> **Text under study**:
When asked to name three things they associate with Whitby, other than the abbey, most people might begin with Captain Cook, Dracula and jet (closely followed by kippers and possibly Easter). Since Cook, Dracula and the Synod of Whitby (when the formula for calculating the date of Easter was agreed) are archaeologically tricky, and since herring bones are hardly unique to the town, this piece will instead discuss the evidence for the 19th- and early 20th-century Whitby jet manufacturing industry. ‘Whitby Jet’ is, however, something of a misnomer, since in its heyday the raw material was mostly mined in the central and western parts of the North York Moors (or sometimes imported from Europe) and then brought to Whitby for working.
In the medieval period, there was a small industry in Whitby making rosary beads and items such as small crosses. Thereafter, the black stone (a form of fossilized monkey-puzzle tree) waned in popularity, although there was some revival of the industry in the early 19th century. However, it was the prolonged period of mourning of Queen Victoria after the death of Prince Albert that brought jet jewellery back into fashion, launching a boom that continued to the end of the century.
How was jet worked during the Victorian period, and by whom? Where was this work carried out and what evidence is likely to remain in the ground? Jet brought from the mines was sold on by traders. Blocks of jet were split using chisels or saws and distributed to individual craftsmen. Being relatively soft, many pieces were hand-carved using a range of simple tools such as knives, chisels and even old screwdrivers, or else worked on a lathe. Buffing to achieve a fine finish was achieved using polishing wheels.
Although there are records of numerous workshops and salesrooms, much of the jet-working happened in temporary sheds around the fringes of the town or as a home-based cottage industry, with the craftsmen paid on piece-rates. Typically, in the narrow, dark streets of the town, the workroom would have been in the attic, lit by a large dormer window. Many such buildings still exist around the town. A complete jet workshop discovered in a walled-up attic in Burns Yard is now displayed at the Whitby Jet Heritage Centre in Church Street. This demonstrates the somewhat homemade and improvised character of many of the tools used for jet-carving.

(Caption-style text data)
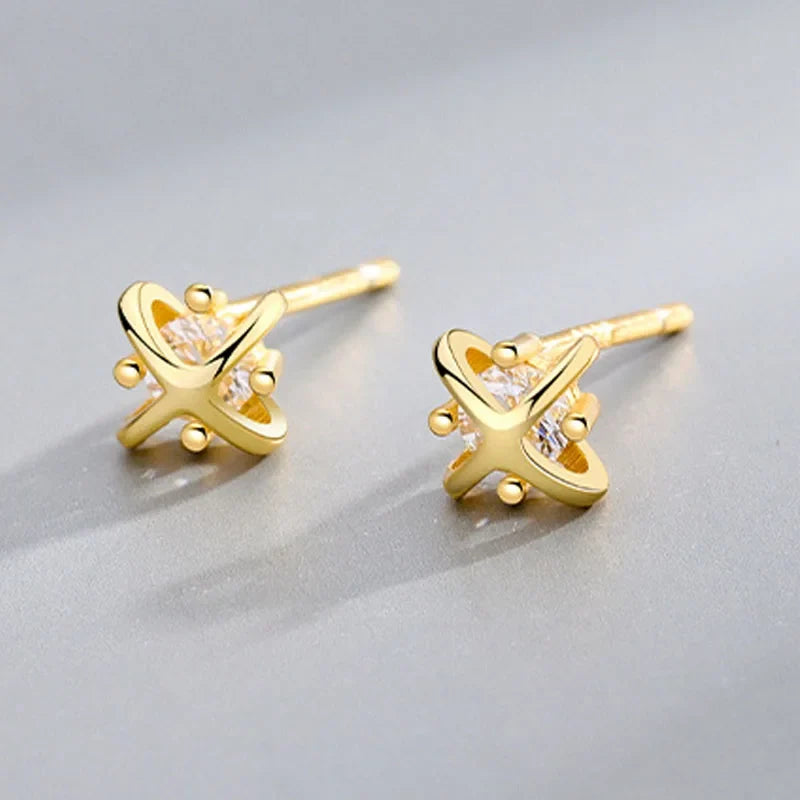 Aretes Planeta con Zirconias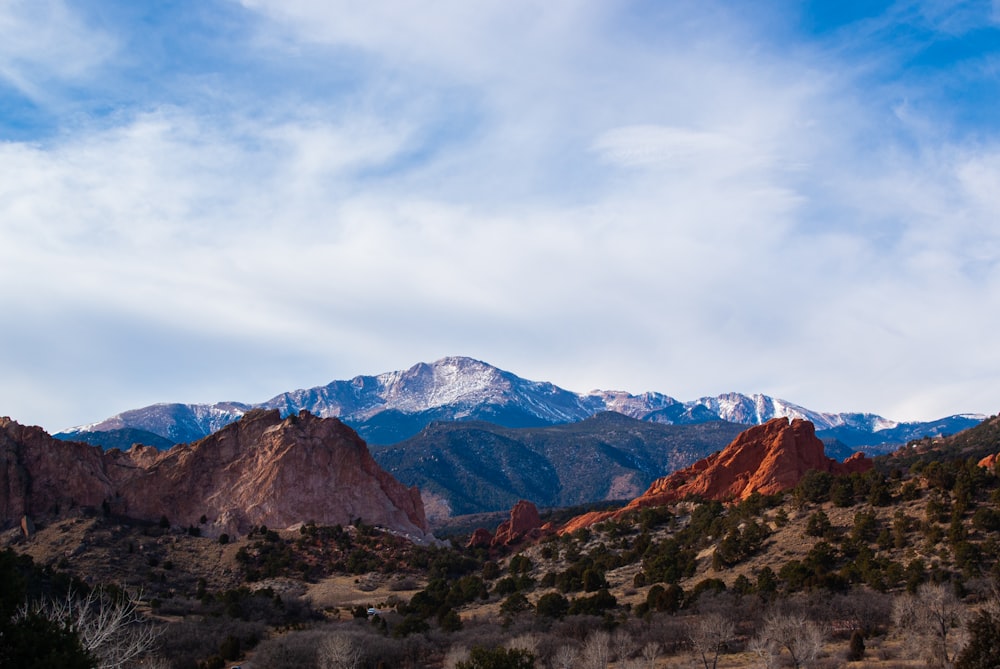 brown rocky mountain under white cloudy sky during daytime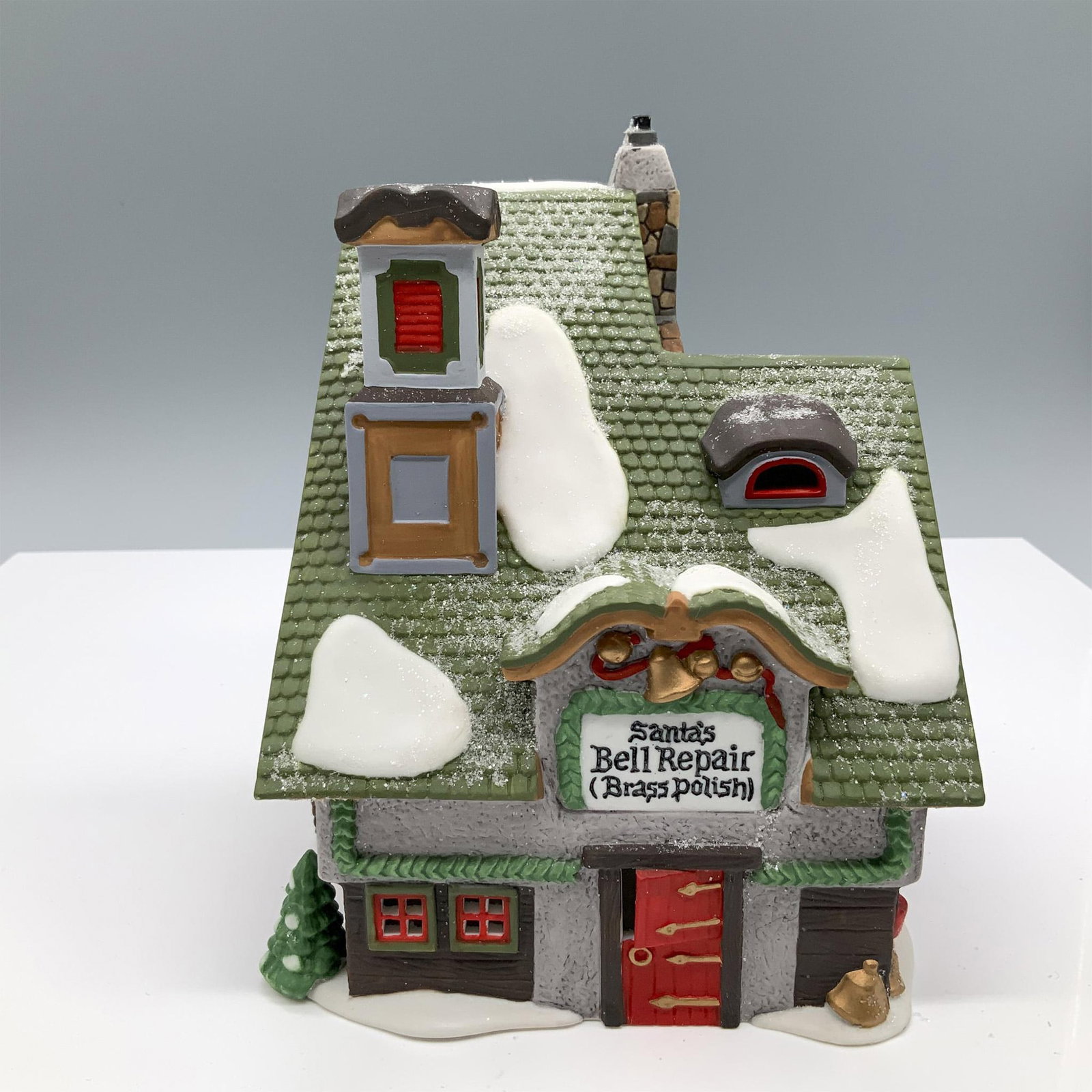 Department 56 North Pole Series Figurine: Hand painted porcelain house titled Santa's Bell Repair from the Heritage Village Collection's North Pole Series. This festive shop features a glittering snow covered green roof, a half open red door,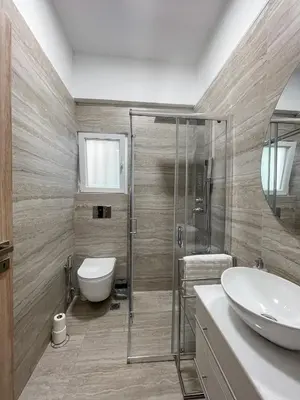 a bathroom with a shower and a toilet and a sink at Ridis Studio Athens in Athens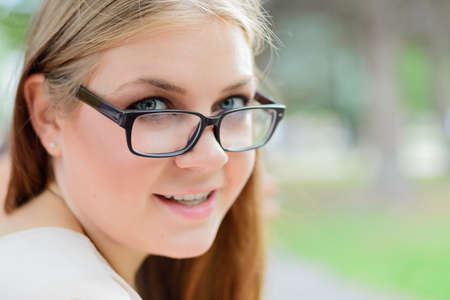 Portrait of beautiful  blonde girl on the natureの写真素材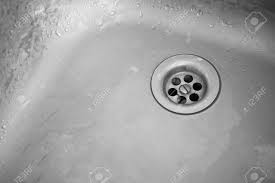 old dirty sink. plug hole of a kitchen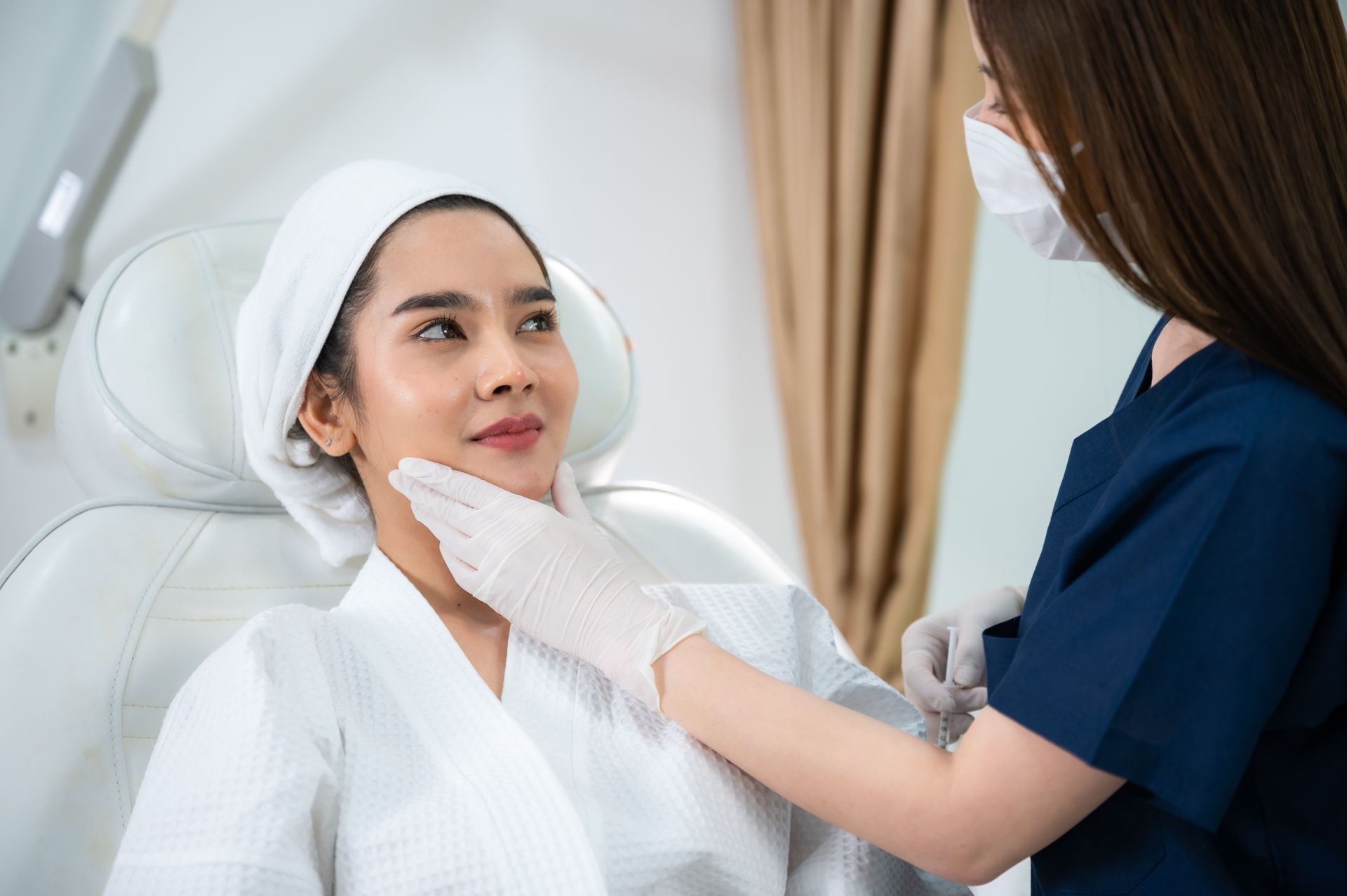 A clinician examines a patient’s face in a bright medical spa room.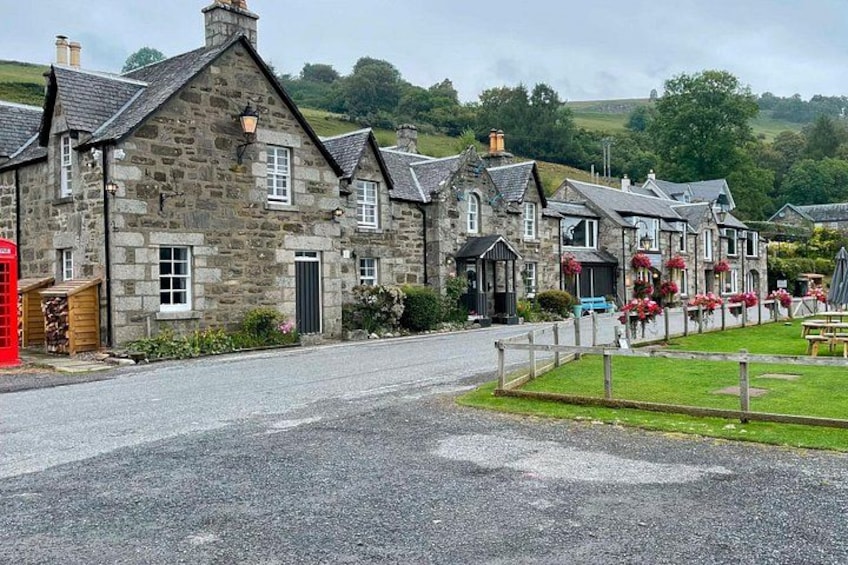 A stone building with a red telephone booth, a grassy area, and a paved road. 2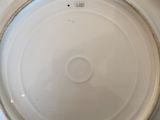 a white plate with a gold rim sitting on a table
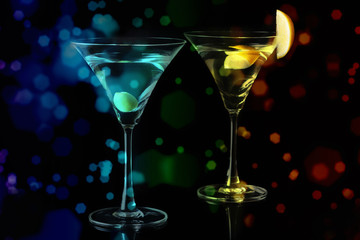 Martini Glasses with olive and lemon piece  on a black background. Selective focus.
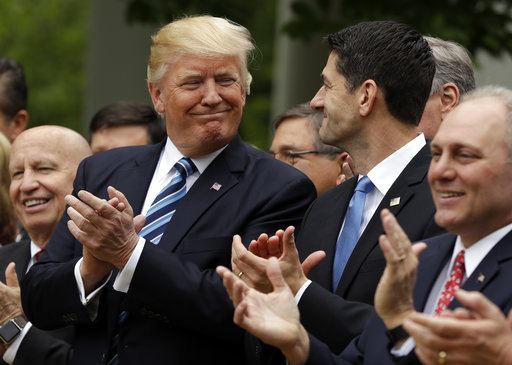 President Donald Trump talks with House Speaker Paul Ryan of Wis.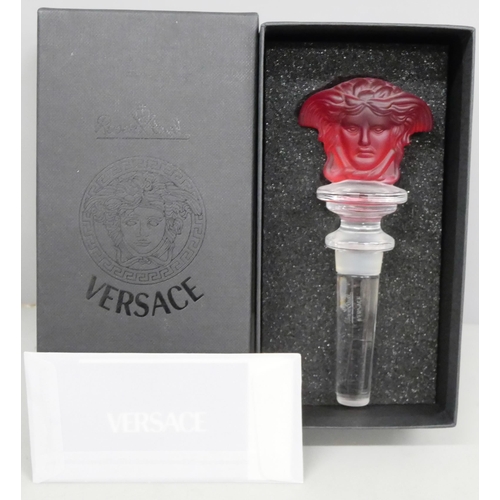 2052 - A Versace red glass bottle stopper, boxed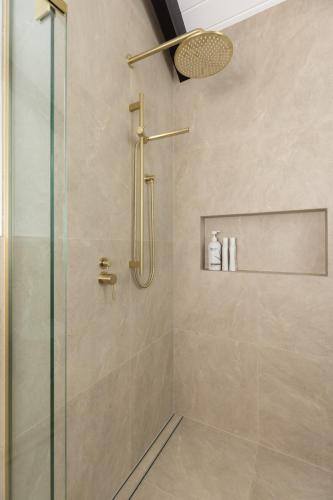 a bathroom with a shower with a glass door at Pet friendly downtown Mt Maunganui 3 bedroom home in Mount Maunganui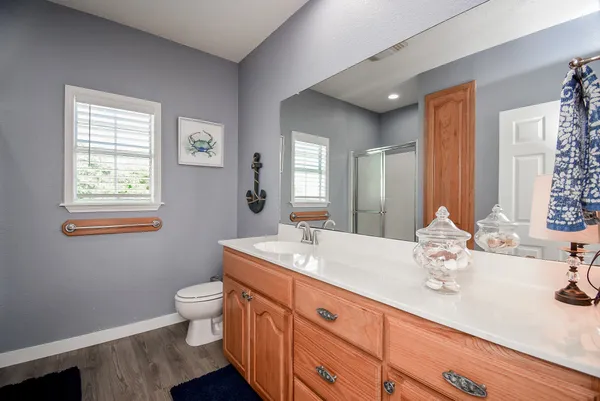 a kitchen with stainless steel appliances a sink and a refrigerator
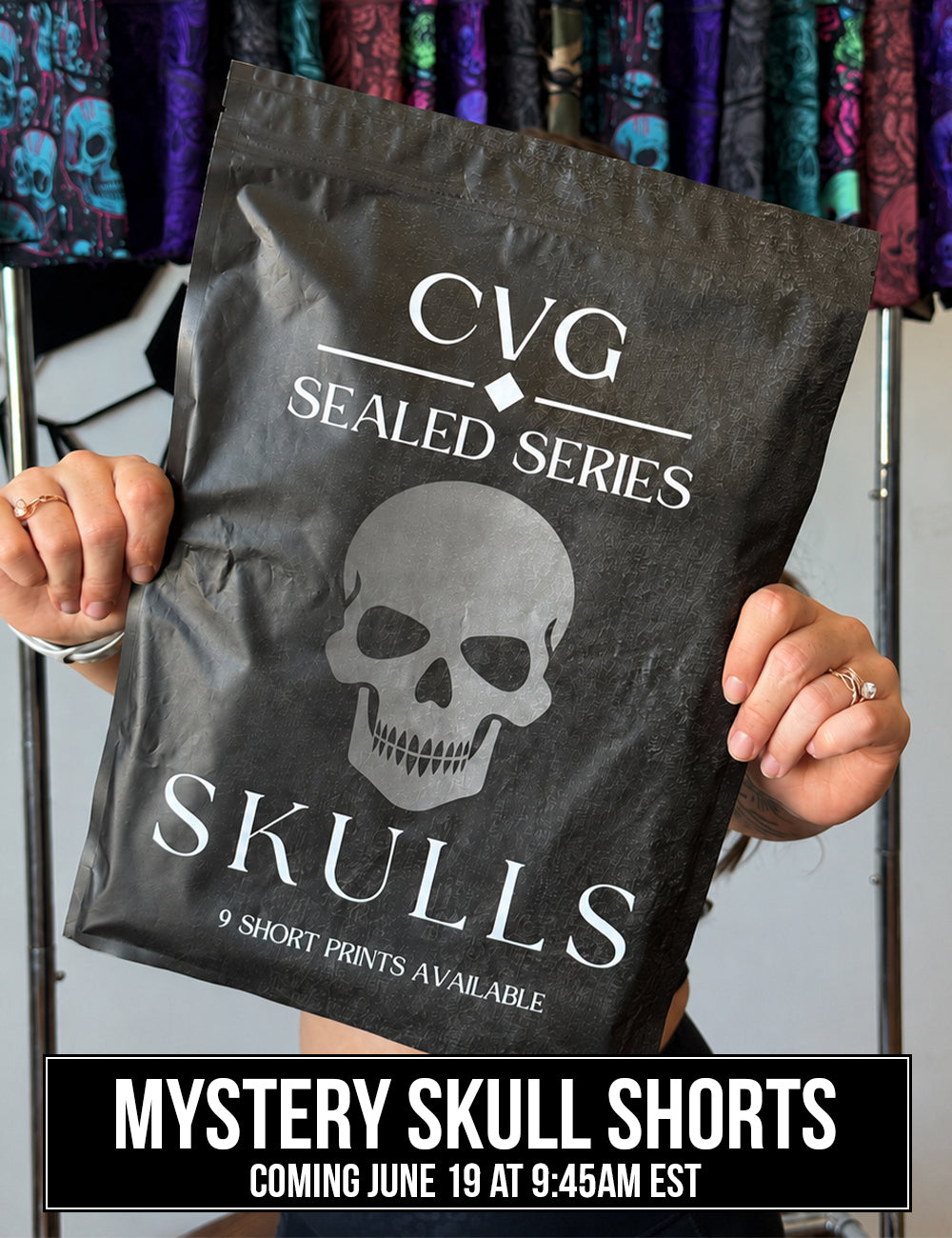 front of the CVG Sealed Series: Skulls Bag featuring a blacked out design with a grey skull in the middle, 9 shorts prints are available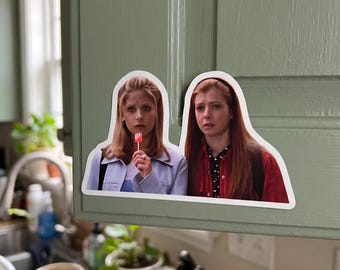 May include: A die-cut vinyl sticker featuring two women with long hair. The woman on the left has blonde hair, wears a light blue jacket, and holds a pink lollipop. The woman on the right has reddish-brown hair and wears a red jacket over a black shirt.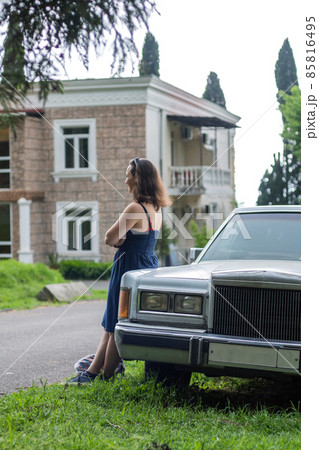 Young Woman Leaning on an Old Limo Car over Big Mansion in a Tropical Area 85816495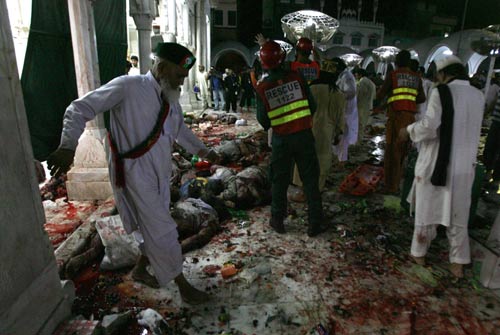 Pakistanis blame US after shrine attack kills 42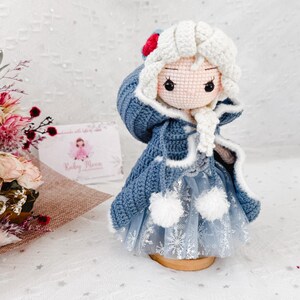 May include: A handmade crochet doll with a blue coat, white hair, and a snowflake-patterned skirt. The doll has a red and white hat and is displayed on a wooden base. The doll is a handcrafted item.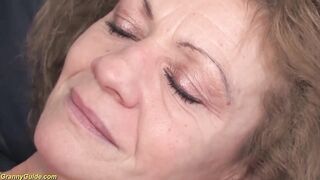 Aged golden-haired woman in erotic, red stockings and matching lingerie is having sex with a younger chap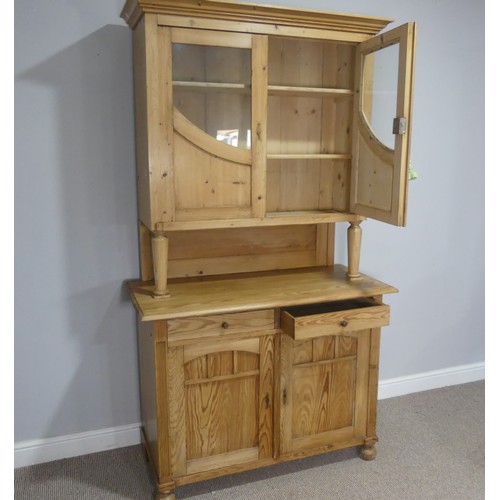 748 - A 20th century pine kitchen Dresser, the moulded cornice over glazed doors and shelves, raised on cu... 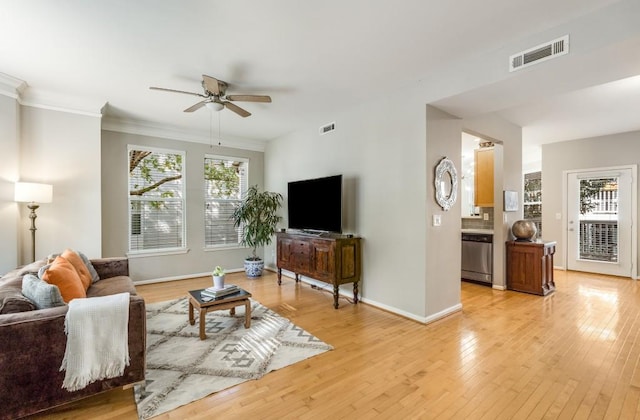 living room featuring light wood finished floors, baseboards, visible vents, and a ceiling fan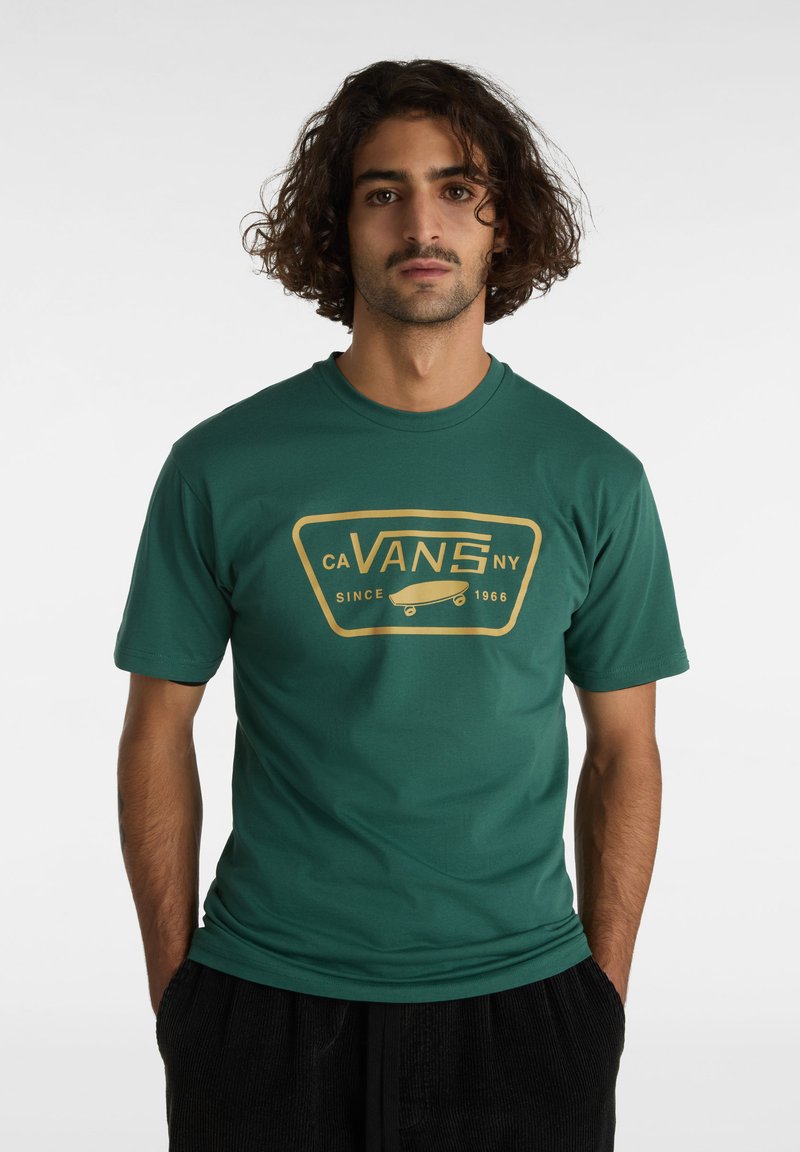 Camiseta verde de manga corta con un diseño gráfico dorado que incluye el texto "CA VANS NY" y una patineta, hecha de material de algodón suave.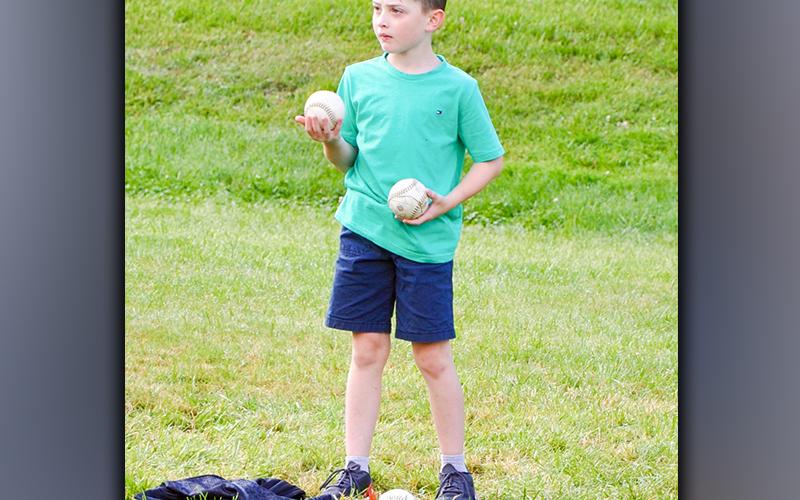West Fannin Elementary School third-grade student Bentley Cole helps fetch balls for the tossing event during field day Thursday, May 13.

> **Exercise instructions**:
(a) Answer the following questions about the text on Whitby jet:
(i) In the industry's heyday, where was most of the raw jet mined?
(ii) What brought jet jewellery back into fashion in the Victorian period?
(iii) Where is the complete jet workshop found in Burns Yard now displayed?
(b) Extend the text on the Whitby jet industry beyond its final sentence.

> **Answers**:
(a)
(i) Mostly in the central and western parts of the North York Moors, with some imported from Europe.
(ii) Queen Victoria's prolonged period of mourning after the death of Prince Albert.
(iii) At the Whitby Jet Heritage Centre in Church Street.

(b)
The 1871 census, at the time the industry was at its height, provides a useful guide to the distribution of workers’ homes (which often doubled as workshops) in Whitby. It shows that the industry was concentrated along Church Street and the yards above, and in several other streets where up to 40% of the households recorded at least one jet-worker. Elsewhere, areas such as the Fishburn Park Estate and even the West Cliff Estate (which was constructed more with the holiday trade in mind), still recorded jet-workers resident in 10–20% of houses.
Different craftsmen specialised in different types of work, and there is potential in archaeology to discover where they were working. But, given the temporary or adapted status of many of the premises, the lack of a distinctive specialised tool-kit or heavy machinery, and no associated below-ground ‘features’, how do we identify this activity archaeologically? The answer is: with some difficulty! One approach that no-one seems to have tried, is getting into all those attics and tearing up the floorboards, but this might not be terribly popular with the current owners…. In any case, most of the finished items will have been dispatched to salesrooms, so what we are usually going to be looking for is the manufacturing waste: off-cuts, broken objects, unsuitable raw material and broken tools, often mixed-in with refuse from domestic households.
Evidence for the jet industry has been found by NAA in several investigations in Whitby. Manufacturing waste, which seems to have often been dumped on any rough land close to the workshop, has been found in several places on the East Headland, such as behind the short terrace of houses halfway up the Church Steps, and also behind the former jet-workers’ cottages in Aelfleda Terrace. Being thrown-away, it mainly occurs only in the topsoil horizon and has therefore doubtless been missed by excavations where soils have been stripped by machine.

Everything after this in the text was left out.